— Горло резать будешь?
— Буду резать. Всю землю испоганили они. Сколько лет царь властвовал — волки и овцы при нём из одной колоды воду пили, в мёд людей окунул он…
— Не все люди в меду плавали. Да и мы с тобой, говоря по правде, не пили из одной колоды.
— Не спорю, Торлы, не говорю, что в царские времена не было таких неимущих парней, как ты. И всё же большинство народа в сытости жило. А большевики и сами — босяки и власть у них — босяцкая. Сможет народ существовать, если они велят поля клещевиной засевать? Из неё ни хлеб не испечёшь, ни рубахи не выткешь. Сеяли мы пшеницу, сеяли хлопок, теперь на одной клещевине сидим. Караван полосатой бязи не придёт из Хивы — людям срам нечем прикрыть будет, не доставят контрабандисты чай из Мешхеда — из арыков хлебай сырую воду с лягушачьей икрой на закуску. Поезжай в Мешхед — лавки ломятся от чая, сластей, тканей, а по эту сторону — голым голо.
— Верно, пусты наши лавки. Но не спеши угадать, что хочет сказать заика, подожди, пока он кончит заикаться.
— Советская власть не очень-то заикается! Уничтожим баев, говорит, возвысим бедняков, говорит. Не получится! Сам аллах дал человеку его достояние от сотворения мира, и большевики ничего тут не поделают.
— Умные твои слова, Аманмурад. Аллах велик, всемогущ и щедр. Но если большевики сумели скинуть царя и взять в свои руки управление таким огромным краем, неужто они не властны и над достоянием человека?
— Не властны!
— А они не хотят этого понимать. Взяли землю у баев, взяли царское поместье, в Байрам-Али, отдали всё это беднякам. Разве отданное — не достояние? Нет, Аманмурад, власть — от бога, как говорит мулла, против власти идти — в один день шею сломать можно.

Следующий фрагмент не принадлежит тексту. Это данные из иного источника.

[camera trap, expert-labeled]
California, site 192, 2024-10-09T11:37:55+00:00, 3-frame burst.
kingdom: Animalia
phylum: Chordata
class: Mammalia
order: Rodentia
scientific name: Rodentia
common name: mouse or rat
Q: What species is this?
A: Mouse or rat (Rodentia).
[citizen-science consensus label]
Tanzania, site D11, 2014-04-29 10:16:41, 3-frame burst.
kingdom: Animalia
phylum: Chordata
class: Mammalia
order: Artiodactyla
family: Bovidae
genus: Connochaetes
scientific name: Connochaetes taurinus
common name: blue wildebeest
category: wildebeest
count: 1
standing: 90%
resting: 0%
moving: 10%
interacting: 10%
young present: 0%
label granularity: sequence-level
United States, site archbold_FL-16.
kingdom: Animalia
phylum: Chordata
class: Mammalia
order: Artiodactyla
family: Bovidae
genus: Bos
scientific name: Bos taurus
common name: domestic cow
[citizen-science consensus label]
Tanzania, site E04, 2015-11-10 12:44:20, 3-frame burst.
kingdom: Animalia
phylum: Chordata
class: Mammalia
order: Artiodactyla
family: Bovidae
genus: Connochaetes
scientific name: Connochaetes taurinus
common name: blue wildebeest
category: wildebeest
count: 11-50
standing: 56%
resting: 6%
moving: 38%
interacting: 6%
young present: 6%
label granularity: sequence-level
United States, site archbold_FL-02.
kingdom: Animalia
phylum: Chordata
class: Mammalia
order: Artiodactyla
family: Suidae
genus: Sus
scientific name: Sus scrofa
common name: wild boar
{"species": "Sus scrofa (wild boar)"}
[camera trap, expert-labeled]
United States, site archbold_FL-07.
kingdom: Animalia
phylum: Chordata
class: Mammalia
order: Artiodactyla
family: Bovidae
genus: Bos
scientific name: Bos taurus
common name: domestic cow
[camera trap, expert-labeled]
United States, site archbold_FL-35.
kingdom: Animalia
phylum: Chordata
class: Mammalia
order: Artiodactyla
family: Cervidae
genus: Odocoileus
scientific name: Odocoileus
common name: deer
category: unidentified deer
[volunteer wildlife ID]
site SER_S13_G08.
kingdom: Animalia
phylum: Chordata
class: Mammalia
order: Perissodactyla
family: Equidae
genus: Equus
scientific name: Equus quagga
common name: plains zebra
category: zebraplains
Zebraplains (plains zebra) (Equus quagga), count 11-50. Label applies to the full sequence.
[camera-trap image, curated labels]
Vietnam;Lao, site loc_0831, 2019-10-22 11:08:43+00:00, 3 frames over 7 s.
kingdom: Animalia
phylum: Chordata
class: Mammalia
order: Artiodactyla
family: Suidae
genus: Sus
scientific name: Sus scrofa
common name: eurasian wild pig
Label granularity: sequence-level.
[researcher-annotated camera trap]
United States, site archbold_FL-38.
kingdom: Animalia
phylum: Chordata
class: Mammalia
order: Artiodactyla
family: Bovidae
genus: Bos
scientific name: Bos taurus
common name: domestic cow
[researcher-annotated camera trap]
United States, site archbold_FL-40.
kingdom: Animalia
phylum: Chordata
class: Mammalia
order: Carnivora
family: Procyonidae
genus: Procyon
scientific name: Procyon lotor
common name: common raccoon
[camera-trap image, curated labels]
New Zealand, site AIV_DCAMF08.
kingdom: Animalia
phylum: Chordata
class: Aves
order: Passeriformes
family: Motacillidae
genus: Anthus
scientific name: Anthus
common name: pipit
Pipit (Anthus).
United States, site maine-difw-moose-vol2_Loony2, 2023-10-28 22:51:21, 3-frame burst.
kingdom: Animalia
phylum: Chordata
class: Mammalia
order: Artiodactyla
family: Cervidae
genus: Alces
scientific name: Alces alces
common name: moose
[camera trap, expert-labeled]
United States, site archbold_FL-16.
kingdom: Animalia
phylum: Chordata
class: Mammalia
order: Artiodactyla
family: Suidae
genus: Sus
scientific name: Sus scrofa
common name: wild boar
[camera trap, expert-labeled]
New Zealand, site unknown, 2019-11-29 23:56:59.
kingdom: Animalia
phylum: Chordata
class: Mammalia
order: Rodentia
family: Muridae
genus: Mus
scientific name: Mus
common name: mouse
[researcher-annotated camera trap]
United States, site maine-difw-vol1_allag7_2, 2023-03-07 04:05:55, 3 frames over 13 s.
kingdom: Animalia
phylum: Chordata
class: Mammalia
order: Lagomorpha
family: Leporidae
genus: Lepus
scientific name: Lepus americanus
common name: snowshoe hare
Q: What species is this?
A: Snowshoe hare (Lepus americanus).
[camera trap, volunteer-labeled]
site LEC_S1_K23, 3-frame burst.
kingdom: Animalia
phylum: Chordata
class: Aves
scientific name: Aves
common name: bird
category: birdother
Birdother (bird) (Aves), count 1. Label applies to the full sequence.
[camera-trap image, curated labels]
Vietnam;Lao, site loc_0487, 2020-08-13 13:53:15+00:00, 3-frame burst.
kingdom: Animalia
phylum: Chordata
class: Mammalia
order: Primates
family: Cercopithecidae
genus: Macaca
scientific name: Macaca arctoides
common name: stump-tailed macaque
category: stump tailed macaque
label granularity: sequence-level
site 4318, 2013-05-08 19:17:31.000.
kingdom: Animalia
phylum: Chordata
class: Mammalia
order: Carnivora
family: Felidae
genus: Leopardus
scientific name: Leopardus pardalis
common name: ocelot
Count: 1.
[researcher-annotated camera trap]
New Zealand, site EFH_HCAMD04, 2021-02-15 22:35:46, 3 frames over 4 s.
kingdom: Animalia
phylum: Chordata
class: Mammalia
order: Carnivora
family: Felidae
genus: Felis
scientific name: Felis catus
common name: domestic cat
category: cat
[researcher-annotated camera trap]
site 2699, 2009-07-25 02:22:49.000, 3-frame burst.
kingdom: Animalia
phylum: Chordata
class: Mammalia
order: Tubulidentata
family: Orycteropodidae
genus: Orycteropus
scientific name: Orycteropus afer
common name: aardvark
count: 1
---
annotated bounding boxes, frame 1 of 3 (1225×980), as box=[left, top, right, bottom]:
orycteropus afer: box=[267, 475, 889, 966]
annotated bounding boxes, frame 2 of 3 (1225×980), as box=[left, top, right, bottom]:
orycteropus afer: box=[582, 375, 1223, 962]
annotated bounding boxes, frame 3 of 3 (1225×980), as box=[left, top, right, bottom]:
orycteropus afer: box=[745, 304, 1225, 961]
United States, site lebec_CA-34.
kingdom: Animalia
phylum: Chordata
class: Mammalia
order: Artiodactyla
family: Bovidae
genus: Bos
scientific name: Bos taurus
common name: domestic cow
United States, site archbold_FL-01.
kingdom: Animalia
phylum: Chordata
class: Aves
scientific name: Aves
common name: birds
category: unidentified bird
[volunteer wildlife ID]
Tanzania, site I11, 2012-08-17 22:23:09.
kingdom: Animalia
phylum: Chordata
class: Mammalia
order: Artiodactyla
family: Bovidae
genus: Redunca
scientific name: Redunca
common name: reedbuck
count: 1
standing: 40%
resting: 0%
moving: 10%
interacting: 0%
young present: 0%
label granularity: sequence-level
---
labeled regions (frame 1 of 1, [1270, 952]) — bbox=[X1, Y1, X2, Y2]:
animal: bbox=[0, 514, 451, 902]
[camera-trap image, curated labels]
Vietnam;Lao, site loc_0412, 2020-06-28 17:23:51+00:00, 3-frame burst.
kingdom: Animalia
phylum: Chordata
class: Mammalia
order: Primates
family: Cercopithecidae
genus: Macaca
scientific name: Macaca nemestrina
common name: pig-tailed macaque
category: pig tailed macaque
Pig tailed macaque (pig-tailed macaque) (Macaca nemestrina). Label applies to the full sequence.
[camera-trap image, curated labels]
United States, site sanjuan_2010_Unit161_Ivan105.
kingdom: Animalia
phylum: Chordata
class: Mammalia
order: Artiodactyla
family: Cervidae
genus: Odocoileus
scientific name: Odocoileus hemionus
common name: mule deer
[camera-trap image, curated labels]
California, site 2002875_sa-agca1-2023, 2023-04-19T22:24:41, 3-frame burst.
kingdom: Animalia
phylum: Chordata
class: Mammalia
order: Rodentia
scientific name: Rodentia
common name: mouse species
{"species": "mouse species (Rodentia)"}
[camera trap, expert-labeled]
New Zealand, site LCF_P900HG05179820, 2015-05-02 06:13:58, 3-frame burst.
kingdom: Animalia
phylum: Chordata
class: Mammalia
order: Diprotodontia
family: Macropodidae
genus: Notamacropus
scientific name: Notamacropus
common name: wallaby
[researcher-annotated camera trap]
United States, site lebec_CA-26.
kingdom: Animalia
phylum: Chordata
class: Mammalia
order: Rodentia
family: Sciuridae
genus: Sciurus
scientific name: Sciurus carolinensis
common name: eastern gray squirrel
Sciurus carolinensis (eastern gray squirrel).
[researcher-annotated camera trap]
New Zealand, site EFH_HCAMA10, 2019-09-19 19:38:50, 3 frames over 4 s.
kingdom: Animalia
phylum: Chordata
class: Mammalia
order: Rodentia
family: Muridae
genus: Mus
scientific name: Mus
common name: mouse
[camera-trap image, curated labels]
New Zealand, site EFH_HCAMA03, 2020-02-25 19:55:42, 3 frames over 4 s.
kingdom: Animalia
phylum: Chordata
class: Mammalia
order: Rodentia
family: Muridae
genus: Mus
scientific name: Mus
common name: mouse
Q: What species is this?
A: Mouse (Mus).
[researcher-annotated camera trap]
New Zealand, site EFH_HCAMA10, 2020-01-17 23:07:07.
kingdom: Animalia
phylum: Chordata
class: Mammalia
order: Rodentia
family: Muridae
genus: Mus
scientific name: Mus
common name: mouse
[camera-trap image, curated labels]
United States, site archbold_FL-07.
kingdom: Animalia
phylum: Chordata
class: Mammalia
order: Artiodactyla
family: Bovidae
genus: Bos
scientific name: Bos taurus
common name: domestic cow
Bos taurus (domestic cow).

— Лучше один день побыть инером, чем целый год — ишаком.
— Справедливо. Да только и вьюк у инера побольше ишачьего, ссадин побольше.
— Что ж, по-твоему, надо сидеть и облизываться, пока твой плов жрут?
— По-моему, нет смысла ломать зубы на скорлупе, добираясь до ядрышка: может, орех червивый или вообще пустой.
— Не думал я, что ты так заговоришь, Торлы-хан! Другого ожидал от тебя. Или переметнуться задумал? С повинной идти? Иди, иди, по тебе давно тюрьма скучает, да только не надейся, что село опять пойдёт с по-ручательством тебя вызволять.
— Да нет, не надеюсь. Один раз побывал в тюрьме— хватит, для праведных у аллаха мест много.
— Где они, места эти? Муллы и ишаны кричат, что непристойно жить там, где власти порочат ислам и аллаха.
— Что я отвечу тебе на это, Аманмурад? Конь спотыкается на скаку, бык — в ярме. Может, у властей и есть какие-нибудь нелады с исламом, но я этого, честно говорю, не видел: никто из приходящих в мой дом не порочил аллаха.
— Тебе должно быть известно, чем занимаются Черкез-ишан и его люди.
— А чем они занимаются? Грамоте людей учат. Что в этом зазорного?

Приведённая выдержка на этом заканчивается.